Tourism was put at the centre of Beijing’s threats of economic coercion at the height of diplomatic tensions in 2021. Former ambassador Cheng Jingye warned at the time that Chinese tourists may not return to Australia because of its stance on human rights, national security and an inquiry into the coronavirus pandemic.
But officials are now moving to target the Chinese market as beleaguered operators from North Queensland to Perth struggle to regain the international visitors that used to make up 50 per cent of their businesses.
Tourism Australia’s managing director Phillipa Harrison is due to land in Guangzhou on Wednesday.

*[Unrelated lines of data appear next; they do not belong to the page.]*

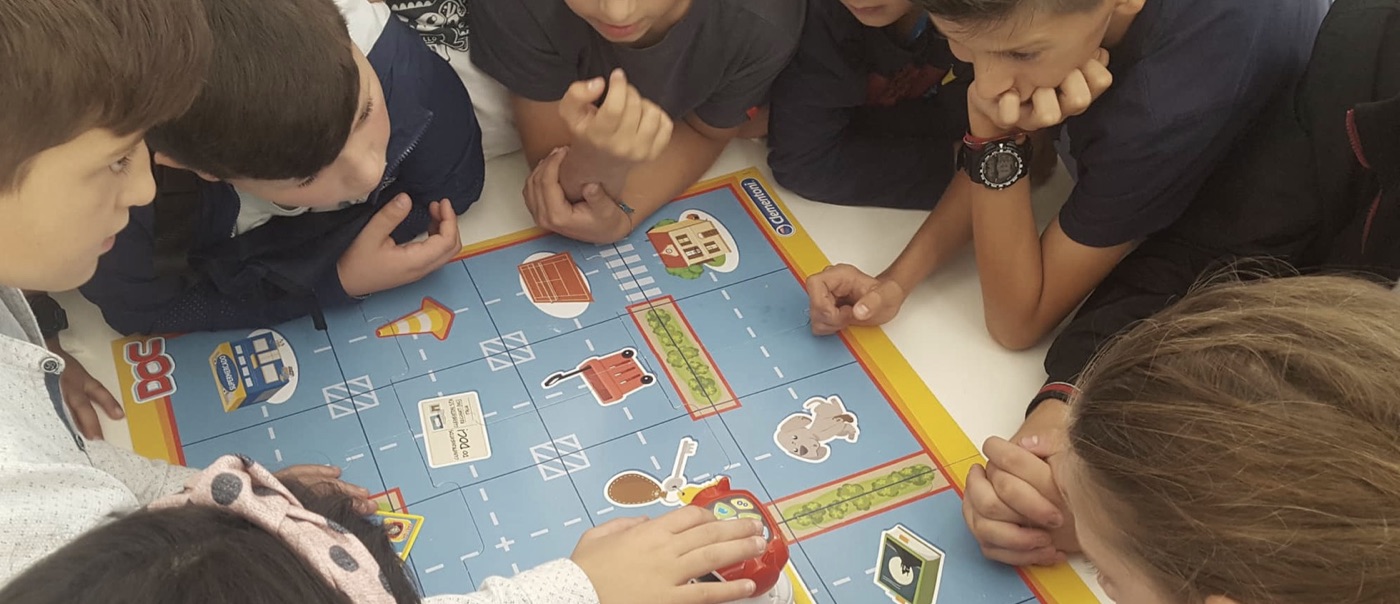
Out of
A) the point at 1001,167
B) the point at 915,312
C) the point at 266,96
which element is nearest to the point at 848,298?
the point at 915,312

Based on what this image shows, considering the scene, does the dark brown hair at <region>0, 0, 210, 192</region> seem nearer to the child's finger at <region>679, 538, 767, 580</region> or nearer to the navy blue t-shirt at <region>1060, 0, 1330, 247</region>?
the child's finger at <region>679, 538, 767, 580</region>

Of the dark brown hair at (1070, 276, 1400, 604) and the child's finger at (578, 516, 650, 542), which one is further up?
the dark brown hair at (1070, 276, 1400, 604)

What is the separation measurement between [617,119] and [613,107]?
0.02 meters

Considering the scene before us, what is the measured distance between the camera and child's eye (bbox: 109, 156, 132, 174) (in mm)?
711

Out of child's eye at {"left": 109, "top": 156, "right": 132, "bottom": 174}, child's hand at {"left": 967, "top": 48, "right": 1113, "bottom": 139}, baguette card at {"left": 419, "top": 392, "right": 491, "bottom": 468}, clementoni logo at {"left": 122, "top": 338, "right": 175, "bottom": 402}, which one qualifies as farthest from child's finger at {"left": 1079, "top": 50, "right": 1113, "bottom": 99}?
clementoni logo at {"left": 122, "top": 338, "right": 175, "bottom": 402}

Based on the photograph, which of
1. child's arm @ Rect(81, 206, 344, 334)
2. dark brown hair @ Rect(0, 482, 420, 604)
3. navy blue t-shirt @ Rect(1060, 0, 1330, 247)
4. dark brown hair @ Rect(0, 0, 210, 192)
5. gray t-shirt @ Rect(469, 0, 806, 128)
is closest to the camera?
dark brown hair @ Rect(0, 482, 420, 604)

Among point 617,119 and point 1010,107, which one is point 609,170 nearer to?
point 617,119

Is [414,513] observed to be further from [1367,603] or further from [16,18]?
[1367,603]

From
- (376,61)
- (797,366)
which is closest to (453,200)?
(376,61)

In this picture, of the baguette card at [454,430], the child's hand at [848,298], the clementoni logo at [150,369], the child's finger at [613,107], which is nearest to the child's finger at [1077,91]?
the child's hand at [848,298]

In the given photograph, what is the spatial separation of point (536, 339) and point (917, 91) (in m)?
0.49

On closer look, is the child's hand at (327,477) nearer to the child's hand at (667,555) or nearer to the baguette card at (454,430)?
the baguette card at (454,430)

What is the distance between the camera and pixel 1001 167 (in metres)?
0.97

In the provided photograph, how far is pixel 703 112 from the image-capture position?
116cm
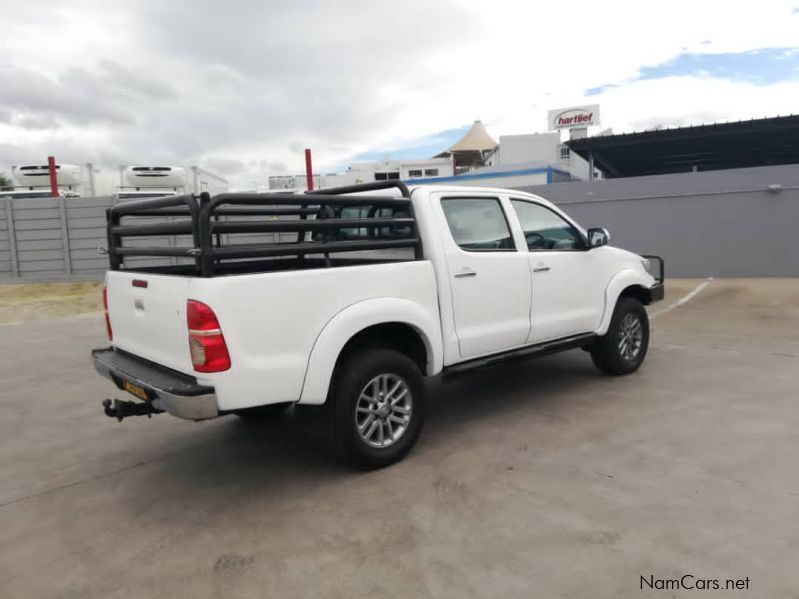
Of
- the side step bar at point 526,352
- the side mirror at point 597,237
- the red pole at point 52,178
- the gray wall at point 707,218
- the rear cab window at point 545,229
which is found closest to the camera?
the side step bar at point 526,352

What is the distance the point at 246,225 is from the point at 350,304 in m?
0.78

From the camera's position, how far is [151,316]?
3.70 metres

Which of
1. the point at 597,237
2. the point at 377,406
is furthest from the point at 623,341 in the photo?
the point at 377,406

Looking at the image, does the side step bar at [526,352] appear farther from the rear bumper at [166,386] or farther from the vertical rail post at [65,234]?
the vertical rail post at [65,234]

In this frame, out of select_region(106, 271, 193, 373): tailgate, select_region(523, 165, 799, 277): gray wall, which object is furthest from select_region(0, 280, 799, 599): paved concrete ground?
select_region(523, 165, 799, 277): gray wall

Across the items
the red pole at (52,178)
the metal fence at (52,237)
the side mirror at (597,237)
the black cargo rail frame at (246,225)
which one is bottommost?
the side mirror at (597,237)

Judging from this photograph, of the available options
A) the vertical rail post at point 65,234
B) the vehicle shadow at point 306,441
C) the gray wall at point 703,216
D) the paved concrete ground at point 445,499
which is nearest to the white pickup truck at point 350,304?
the vehicle shadow at point 306,441

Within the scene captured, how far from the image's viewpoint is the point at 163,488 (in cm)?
396

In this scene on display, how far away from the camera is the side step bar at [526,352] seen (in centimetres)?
444

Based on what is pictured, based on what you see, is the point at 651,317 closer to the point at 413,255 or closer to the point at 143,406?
the point at 413,255

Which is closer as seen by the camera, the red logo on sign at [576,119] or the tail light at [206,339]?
the tail light at [206,339]

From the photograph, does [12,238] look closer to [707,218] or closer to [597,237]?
[597,237]

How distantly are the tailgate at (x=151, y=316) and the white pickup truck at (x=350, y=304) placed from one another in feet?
0.05

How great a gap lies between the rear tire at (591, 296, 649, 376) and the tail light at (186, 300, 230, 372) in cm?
380
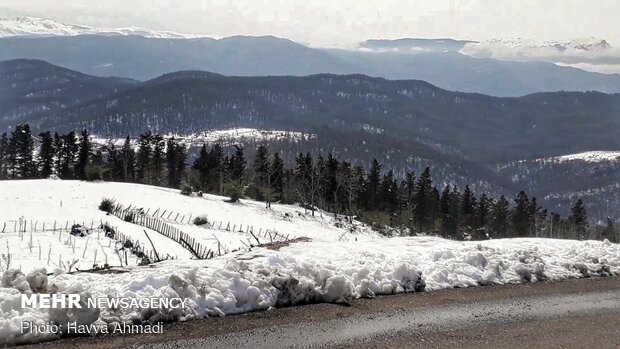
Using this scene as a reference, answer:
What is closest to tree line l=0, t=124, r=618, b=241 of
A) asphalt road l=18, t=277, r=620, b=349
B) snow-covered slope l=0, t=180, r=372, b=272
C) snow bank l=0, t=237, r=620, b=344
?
snow-covered slope l=0, t=180, r=372, b=272

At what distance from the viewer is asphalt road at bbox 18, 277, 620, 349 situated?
27.1 feet

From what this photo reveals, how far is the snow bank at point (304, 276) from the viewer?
28.2 feet

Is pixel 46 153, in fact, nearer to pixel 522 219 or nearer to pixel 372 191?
pixel 372 191

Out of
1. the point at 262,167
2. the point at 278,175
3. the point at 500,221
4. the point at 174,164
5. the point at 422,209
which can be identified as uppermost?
the point at 262,167

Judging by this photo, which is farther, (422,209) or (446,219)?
(446,219)

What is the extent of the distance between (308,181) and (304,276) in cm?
7879

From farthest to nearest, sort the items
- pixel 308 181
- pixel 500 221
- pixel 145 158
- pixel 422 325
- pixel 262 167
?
pixel 145 158 < pixel 500 221 < pixel 308 181 < pixel 262 167 < pixel 422 325

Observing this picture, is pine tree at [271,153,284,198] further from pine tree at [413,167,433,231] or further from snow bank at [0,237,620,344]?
snow bank at [0,237,620,344]

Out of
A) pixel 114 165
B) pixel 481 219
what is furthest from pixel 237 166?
pixel 481 219

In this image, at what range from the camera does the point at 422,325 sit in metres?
9.49

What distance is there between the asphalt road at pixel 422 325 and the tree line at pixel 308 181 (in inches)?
2841

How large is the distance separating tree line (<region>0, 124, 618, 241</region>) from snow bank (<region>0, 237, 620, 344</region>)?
6909 centimetres

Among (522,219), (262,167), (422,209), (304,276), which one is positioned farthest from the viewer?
(422,209)

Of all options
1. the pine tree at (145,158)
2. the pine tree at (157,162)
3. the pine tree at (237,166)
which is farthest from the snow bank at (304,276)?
the pine tree at (145,158)
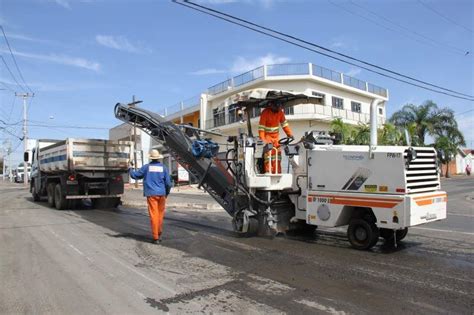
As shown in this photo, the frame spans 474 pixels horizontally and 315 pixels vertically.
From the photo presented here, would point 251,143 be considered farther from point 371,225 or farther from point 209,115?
point 209,115

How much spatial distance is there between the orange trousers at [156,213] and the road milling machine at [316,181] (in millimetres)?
1472

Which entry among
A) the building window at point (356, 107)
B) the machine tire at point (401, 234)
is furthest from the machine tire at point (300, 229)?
the building window at point (356, 107)

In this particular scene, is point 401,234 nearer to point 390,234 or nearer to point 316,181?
point 390,234

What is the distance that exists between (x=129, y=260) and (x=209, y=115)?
130 feet

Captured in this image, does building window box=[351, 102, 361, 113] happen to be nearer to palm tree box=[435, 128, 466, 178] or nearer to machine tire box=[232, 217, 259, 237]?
palm tree box=[435, 128, 466, 178]

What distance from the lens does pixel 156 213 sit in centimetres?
922

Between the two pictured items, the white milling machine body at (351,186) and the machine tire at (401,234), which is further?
the machine tire at (401,234)

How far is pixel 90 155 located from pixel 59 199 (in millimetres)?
2163

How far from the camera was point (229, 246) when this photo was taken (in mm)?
8703

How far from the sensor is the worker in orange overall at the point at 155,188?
915 cm

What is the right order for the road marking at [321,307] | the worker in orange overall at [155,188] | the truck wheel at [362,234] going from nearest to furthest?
the road marking at [321,307] → the truck wheel at [362,234] → the worker in orange overall at [155,188]

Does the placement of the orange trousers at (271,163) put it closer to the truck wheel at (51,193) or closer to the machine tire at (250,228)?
the machine tire at (250,228)

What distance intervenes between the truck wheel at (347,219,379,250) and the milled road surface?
9.0 inches

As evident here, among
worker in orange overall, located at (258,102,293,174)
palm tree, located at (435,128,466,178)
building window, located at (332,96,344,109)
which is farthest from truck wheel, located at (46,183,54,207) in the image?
palm tree, located at (435,128,466,178)
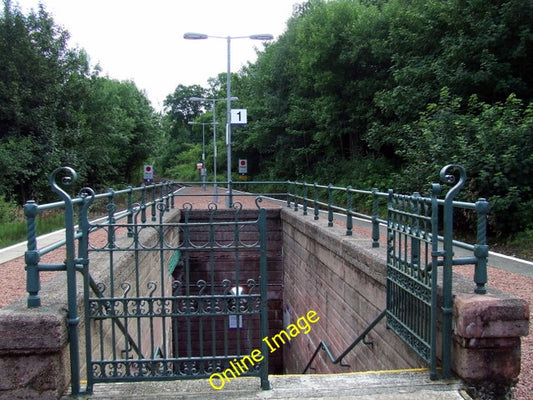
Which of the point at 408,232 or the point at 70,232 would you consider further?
the point at 408,232

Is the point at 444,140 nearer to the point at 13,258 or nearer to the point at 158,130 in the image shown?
the point at 13,258

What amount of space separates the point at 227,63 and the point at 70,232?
16793 millimetres

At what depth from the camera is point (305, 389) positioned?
337cm

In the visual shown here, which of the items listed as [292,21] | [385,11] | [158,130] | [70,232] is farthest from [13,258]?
[158,130]

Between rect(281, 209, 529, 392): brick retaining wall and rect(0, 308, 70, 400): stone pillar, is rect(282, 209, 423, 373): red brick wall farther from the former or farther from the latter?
rect(0, 308, 70, 400): stone pillar

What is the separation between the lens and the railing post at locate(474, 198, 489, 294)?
3.24 m

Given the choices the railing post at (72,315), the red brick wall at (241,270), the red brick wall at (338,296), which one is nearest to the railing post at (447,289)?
the red brick wall at (338,296)

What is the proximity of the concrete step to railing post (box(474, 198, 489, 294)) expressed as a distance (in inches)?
28.4

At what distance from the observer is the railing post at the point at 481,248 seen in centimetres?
324

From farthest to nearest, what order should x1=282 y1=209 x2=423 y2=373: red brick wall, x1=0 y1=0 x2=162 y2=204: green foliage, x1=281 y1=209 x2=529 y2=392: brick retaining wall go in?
x1=0 y1=0 x2=162 y2=204: green foliage < x1=282 y1=209 x2=423 y2=373: red brick wall < x1=281 y1=209 x2=529 y2=392: brick retaining wall

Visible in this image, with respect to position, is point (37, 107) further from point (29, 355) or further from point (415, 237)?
point (415, 237)

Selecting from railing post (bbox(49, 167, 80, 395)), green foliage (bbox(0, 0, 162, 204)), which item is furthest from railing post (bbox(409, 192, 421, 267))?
green foliage (bbox(0, 0, 162, 204))

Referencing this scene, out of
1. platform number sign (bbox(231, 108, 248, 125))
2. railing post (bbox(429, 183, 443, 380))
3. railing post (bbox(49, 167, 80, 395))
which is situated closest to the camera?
railing post (bbox(49, 167, 80, 395))

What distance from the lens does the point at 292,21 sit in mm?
33969
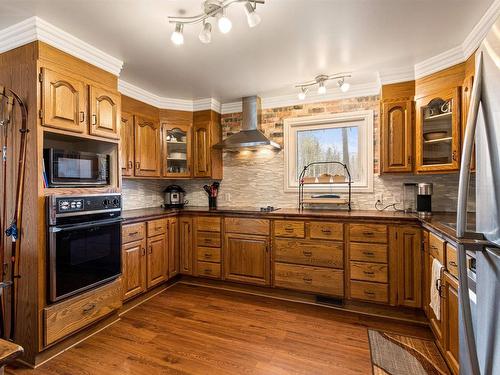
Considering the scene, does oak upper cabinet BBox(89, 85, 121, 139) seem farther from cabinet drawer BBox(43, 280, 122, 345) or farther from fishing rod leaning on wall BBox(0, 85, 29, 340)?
cabinet drawer BBox(43, 280, 122, 345)

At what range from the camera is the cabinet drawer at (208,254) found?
3.25 meters

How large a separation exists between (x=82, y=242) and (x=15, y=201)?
0.55 metres

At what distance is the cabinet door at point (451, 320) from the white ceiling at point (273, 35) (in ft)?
6.16

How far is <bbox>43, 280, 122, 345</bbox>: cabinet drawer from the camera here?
6.29 feet

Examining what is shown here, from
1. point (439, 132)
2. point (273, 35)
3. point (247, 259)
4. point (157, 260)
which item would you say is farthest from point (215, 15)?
point (157, 260)

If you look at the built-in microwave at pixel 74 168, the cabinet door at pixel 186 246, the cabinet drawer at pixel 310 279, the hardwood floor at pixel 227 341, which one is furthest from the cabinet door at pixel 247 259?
the built-in microwave at pixel 74 168

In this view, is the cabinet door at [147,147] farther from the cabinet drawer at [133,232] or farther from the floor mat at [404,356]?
the floor mat at [404,356]

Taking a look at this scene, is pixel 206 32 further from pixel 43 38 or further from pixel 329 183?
pixel 329 183

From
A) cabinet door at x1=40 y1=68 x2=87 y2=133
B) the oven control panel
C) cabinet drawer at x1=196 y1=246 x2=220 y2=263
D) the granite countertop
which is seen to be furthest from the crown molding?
cabinet drawer at x1=196 y1=246 x2=220 y2=263

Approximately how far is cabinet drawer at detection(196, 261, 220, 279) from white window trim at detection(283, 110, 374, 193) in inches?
54.8

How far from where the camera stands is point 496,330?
657 millimetres

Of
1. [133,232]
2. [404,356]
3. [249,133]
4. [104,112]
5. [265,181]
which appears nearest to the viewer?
[404,356]

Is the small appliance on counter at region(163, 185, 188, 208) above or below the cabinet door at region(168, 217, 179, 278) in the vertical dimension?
above

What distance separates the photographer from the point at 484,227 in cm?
74
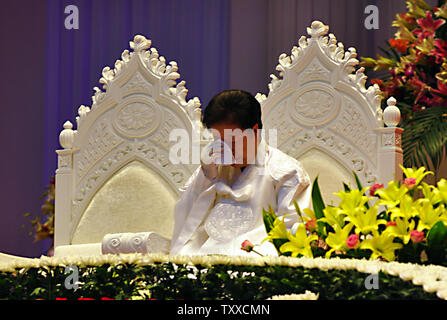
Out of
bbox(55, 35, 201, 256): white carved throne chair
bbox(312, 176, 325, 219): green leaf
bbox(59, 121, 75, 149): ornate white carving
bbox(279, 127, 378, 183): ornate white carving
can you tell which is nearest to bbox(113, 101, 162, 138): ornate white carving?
bbox(55, 35, 201, 256): white carved throne chair

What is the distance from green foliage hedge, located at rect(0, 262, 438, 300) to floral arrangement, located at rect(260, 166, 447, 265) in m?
0.16

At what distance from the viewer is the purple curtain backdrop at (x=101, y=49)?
3926 millimetres

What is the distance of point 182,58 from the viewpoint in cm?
419

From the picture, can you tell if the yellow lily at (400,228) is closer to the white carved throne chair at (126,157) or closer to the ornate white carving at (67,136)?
the white carved throne chair at (126,157)

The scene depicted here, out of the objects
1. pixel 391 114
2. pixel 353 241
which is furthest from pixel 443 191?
pixel 391 114

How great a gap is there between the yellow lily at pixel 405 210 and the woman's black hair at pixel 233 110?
54.8 inches

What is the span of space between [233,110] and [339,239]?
1390 millimetres

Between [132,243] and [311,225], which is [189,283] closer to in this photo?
[311,225]

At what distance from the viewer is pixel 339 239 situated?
3.52 feet

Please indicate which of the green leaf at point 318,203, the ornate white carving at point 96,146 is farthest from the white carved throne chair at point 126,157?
the green leaf at point 318,203

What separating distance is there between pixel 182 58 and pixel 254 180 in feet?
6.29

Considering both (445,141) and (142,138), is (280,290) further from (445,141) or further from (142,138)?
(142,138)
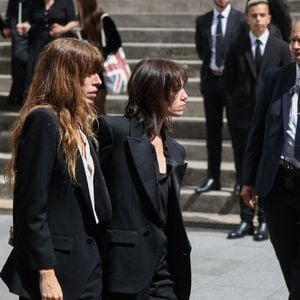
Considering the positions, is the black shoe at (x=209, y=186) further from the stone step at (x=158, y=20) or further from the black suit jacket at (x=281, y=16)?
the stone step at (x=158, y=20)

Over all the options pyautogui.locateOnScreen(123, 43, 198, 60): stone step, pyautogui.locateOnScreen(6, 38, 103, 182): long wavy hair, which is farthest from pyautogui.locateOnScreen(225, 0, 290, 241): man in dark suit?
pyautogui.locateOnScreen(6, 38, 103, 182): long wavy hair

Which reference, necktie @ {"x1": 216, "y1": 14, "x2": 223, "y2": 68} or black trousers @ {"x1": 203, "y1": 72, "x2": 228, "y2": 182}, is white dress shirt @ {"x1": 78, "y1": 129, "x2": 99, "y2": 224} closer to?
black trousers @ {"x1": 203, "y1": 72, "x2": 228, "y2": 182}

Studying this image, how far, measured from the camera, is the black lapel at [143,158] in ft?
13.8

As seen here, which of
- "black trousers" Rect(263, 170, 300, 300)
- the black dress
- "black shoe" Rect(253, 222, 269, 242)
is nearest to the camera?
"black trousers" Rect(263, 170, 300, 300)

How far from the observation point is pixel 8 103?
1198cm

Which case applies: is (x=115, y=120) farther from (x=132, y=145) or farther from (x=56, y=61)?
(x=56, y=61)

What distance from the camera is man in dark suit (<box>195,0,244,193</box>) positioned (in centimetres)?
951

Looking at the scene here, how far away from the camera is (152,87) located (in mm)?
4223

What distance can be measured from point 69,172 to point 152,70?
2.18 ft

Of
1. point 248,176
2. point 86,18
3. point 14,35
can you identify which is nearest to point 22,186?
point 248,176

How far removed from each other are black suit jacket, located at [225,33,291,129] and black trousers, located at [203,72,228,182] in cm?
53

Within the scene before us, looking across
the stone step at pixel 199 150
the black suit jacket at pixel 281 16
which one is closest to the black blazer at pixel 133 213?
the black suit jacket at pixel 281 16

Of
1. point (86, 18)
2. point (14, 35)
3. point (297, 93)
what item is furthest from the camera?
point (14, 35)

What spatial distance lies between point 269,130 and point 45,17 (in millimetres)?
5602
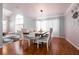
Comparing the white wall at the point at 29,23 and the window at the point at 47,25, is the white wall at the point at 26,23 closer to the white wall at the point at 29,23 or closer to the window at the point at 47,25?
the white wall at the point at 29,23

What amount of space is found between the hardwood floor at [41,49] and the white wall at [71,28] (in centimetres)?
14

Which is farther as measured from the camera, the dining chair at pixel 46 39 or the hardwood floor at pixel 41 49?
the dining chair at pixel 46 39

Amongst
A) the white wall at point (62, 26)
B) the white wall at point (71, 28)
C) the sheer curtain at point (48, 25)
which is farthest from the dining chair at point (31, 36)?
the white wall at point (71, 28)

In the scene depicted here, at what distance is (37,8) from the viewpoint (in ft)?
10.2

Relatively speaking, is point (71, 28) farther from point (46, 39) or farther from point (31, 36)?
point (31, 36)

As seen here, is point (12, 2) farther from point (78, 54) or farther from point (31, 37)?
point (78, 54)

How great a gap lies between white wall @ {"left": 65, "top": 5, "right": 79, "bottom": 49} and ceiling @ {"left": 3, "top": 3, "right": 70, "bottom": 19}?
0.66 feet

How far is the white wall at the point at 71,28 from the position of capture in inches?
123

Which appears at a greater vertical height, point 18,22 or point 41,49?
point 18,22

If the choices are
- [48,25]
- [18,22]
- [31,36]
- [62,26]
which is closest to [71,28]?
[62,26]

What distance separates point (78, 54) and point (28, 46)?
4.16 feet

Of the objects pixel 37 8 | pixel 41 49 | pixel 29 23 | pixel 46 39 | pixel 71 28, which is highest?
pixel 37 8

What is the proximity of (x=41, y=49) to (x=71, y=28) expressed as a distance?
0.96m

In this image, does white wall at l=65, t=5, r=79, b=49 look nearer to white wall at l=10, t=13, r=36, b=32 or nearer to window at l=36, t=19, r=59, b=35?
window at l=36, t=19, r=59, b=35
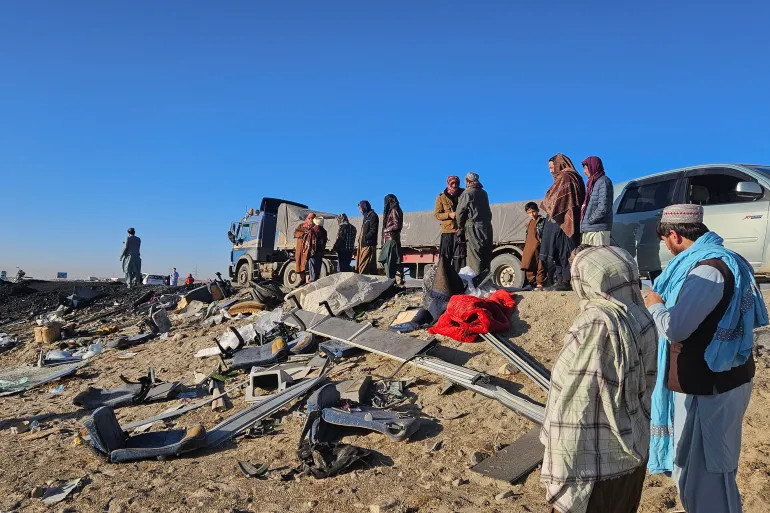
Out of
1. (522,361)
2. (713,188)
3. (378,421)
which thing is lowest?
(378,421)

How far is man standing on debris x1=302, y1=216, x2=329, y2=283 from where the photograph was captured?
10.5 meters

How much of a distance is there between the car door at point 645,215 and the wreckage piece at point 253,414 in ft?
13.8

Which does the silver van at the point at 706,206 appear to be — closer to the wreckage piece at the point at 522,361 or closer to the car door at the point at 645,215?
the car door at the point at 645,215

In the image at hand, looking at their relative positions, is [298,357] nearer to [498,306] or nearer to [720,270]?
[498,306]

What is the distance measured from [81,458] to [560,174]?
569 cm

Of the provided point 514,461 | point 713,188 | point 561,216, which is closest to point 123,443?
point 514,461

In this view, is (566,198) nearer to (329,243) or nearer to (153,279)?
(329,243)

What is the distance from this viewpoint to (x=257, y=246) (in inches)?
707

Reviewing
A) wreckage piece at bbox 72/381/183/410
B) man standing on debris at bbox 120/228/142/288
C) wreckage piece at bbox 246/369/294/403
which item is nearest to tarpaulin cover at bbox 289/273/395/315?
wreckage piece at bbox 246/369/294/403

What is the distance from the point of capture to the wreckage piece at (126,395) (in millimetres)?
5945

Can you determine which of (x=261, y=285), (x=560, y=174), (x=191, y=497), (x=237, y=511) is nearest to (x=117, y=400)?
(x=191, y=497)

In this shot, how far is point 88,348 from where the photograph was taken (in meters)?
9.20

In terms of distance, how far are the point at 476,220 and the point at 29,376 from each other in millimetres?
6785

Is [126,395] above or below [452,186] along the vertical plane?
below
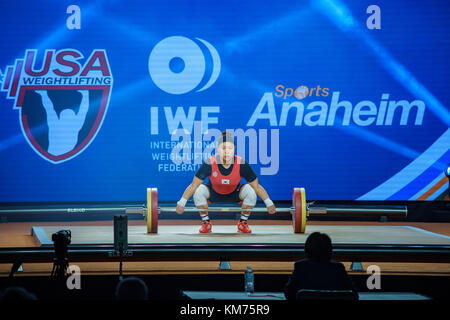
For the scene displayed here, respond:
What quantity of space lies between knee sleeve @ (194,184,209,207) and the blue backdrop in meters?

“We and our colleagues in the Australian tourism industry miss our Chinese friends very much,” she told Chinese state media reporters before flying out.
Harrison said a Don’t Go Small, Go Australia campaign would capitalise on Chinese travellers’ wishes to visit friends and relatives, as well as on the pent-up demand from three years of coronavirus restrictions.
“These meetings, and this initial campaign, will be crucial as we build up to the launch of a major campaign in China in the middle of the year,” Harrison told The Sydney Morning Herald and The Age.
“With Chinese travellers starting to return to Australia now is the right time to visit our number one tourism market and meet with our longstanding partners.”
Before COVID, 1.4 million Chinese tourists visited Australia each year, accounting for 15 per cent of the market. Tourism Australia estimates that Chinese demand will not return to that level until 2026.